True. But you can only talk the talk so many times before you have to walk the walk. No question, everyone involved with the No. 24 is ready to throw their hands up and yell, "What do we have to do?" That's not a good thing.

3. NASCAR's "wave around" rule needs to be waved good-bye.

After Busch dominated the first half of the race, he'd lapped all but eight cars by the time a second caution came out for debris. But by the time the green flag waved once again, that number was up to 27. Why? The sport's "wave around" rule, put in place with last year's change to double-file restarts, gives any car their lap back if they don't pit under caution when the lead lap cars do. Once all eight of them dove down pit road, a record 19 stayed out to get their reward of starting right behind the leader.

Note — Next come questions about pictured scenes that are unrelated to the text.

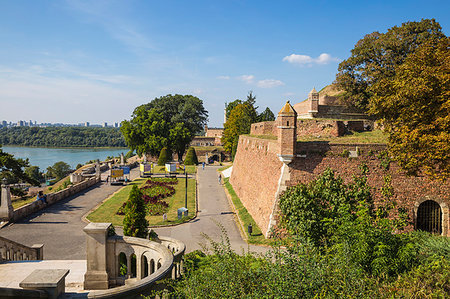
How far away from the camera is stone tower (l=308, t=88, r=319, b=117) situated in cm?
2467

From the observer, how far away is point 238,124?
145ft

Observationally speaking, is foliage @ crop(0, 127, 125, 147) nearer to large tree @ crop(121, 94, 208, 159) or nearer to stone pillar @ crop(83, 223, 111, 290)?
large tree @ crop(121, 94, 208, 159)

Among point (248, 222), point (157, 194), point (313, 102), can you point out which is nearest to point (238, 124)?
point (313, 102)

"It would have been great to keep that many cars a lap down," said Rogers. "[But] everybody behind us was going to pit. The seven guys behind us are going to drive by us, and we're going to lose our track position just to keep cars a lap down. It's not worth it."

It's also not fair. NASCAR's policy gives too many cars a "free pass" for being off the pace early in races, giving no incentive for drivers to race hard early. Look at Jamie McMurray: he dropped to 19th with all those cars back on the lead lap after having a top-10 finish in the bag. NASCAR also added insult to injury Saturday night, throwing another questionable debris caution right afterwards (for a water bottle) to ensure those drivers all got their lap back. Last time I checked, there was only one WWE, and this rule turns the sport too much towards pure entertainment.

4. Richard Childress Racing has its short-track program back in order.

No one would argue RCR's reestablished itself as one of Sprint Cup's elite teams. But Childress' short track program -- always its bread-and-butter -- had produced zero top-5 finishes in six 2010 starts. Richmond was important to show RCR's three cars could compete anytime, anywhere, and both Kevin Harvick and Jeff Burton came through with third and fourth-place runs, respectively.

"It's fun to been racing for wins," said Harvick, who also took over the point lead. "We've led the points at the end of 10 weeks now so there is no reason we can't make it after the last ten."

Agreed.

5. Dale Earnhardt Jr. blew a big opportunity -- literally.

Earnhardt's long had Richmond on the calendar as one of his favorite tracks. Entering the weekend off a landmark announcement he'd run his dad's No. 3 this July, hopes were high he'd leave it with a top-5 finish.

But it wasn't to be. An unscheduled green-flag pit stop left him off sequence and several laps down to the leaders, a 32nd-place finish that knocked him outside the top 12 in points. As we talked about last week, that's more damaging than you think because of a tough slate of tracks coming up (Pocono, Infineon) that serve as his weak point. Junior leaves the track just five positions higher (13th) than he was in 2009 during a poor start that got old crew chief Tony Eury Jr. fired.

Race Grade: C. Again, this grade is adjusted due to Richmond's high expectations. Often the best track on the circuit, two dominating green-flag runs (first by Busch, then Gordon) up front turned this race into a snoozer. Only the luck of some late-race cautions bunched up the field and gave us an exciting finish.